Ledger was nominated for an Oscar for his 2005 role as a gay cowboy in Brokeback Mountain but did not win the prize.
This time, Ledger picked up virtually every award for playing The Joker – a Golden Globe, British BAFTA, Screen Actors Guild and a slew of US and Australian critics awards.
Best Supporting Actress
Penelope Cruz became the first Spanish-born actress to win an Oscar by taking the best supporting actress award for her role as tempestuous artist Maria Elena in Woody Allen's romantic comedy Vicky Cristina Barcelona.
Cruz, 34, thanked both Allen and Spanish film director Pedro Almodovar for their roles in shaping her career and dedicated the gold statuette to the actors from her country.
"Thank you Woody for trusting me with this beautiful character.
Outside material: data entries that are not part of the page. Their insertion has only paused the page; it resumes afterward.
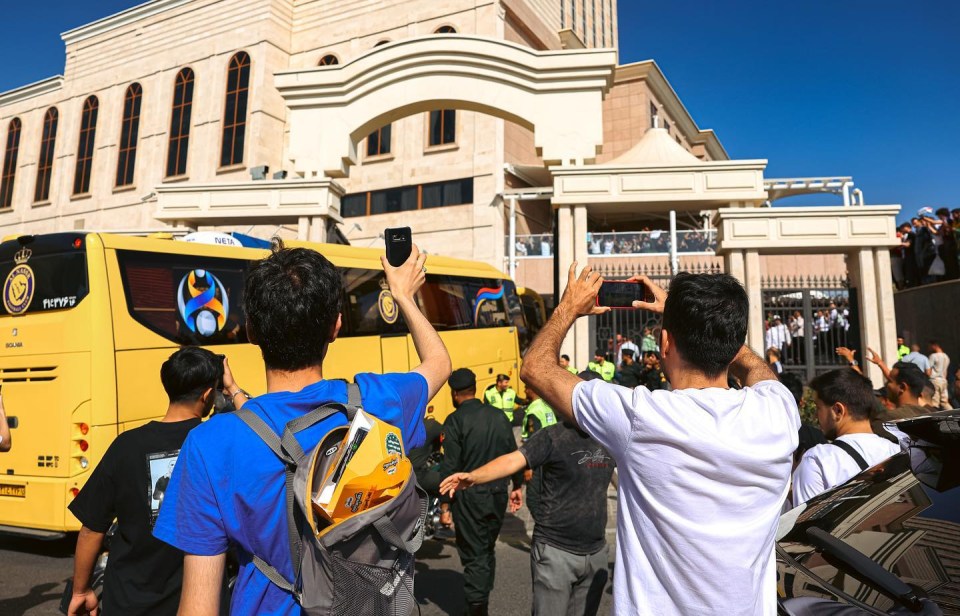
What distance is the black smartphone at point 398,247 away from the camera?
6.59 feet

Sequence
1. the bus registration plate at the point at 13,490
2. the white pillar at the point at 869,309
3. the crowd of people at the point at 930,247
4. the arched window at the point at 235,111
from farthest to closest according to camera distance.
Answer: the arched window at the point at 235,111, the crowd of people at the point at 930,247, the white pillar at the point at 869,309, the bus registration plate at the point at 13,490

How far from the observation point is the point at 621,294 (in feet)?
7.48

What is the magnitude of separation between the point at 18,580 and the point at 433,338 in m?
5.57

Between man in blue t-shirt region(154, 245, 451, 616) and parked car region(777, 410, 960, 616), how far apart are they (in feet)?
4.96

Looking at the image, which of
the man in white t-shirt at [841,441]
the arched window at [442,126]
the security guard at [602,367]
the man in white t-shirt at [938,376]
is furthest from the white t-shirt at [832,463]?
the arched window at [442,126]

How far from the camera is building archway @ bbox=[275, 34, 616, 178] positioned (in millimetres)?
12555

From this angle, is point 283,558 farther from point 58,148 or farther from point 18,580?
point 58,148

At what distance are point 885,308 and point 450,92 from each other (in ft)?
33.1

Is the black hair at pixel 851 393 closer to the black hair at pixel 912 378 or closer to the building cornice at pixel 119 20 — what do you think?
the black hair at pixel 912 378

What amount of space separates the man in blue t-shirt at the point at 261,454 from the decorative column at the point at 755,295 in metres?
11.1

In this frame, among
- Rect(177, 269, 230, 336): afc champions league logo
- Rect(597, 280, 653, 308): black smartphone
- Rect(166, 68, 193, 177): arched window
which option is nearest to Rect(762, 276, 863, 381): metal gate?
Rect(177, 269, 230, 336): afc champions league logo

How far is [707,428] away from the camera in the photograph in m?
1.68

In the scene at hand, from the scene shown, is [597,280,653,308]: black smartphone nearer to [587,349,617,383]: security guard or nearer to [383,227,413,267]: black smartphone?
[383,227,413,267]: black smartphone

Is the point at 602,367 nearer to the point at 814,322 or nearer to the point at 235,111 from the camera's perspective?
the point at 814,322
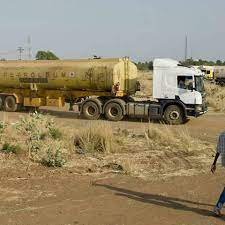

Thank you for having written over all these years some of the greatest characters for women," she said.
With her Oscar win, Cruz, joins fellow actresses Dianne Wiest and Mira Sorvino in scoring best supporting-actress Oscars for their performances in Woody Allen films.
"I grew up in a place called Alcobendas, where this was not a very realistic dream," said Cruz.
Dressed in a 60-year-old ivory Pierre Balmain vintage gown and fighting back tears, Cruz asked anyone had ever fainted while accepting an Oscar. "I might be the first one."
Cruz's Oscar win follows a British BAFTA award and other US critics awards this season for her performance in Vicky Cristina Barcelona as the fiery ex-wife to a bohemian artist portrayed by Javier Bardem who has wooed a pair of young American women vacationing Spain.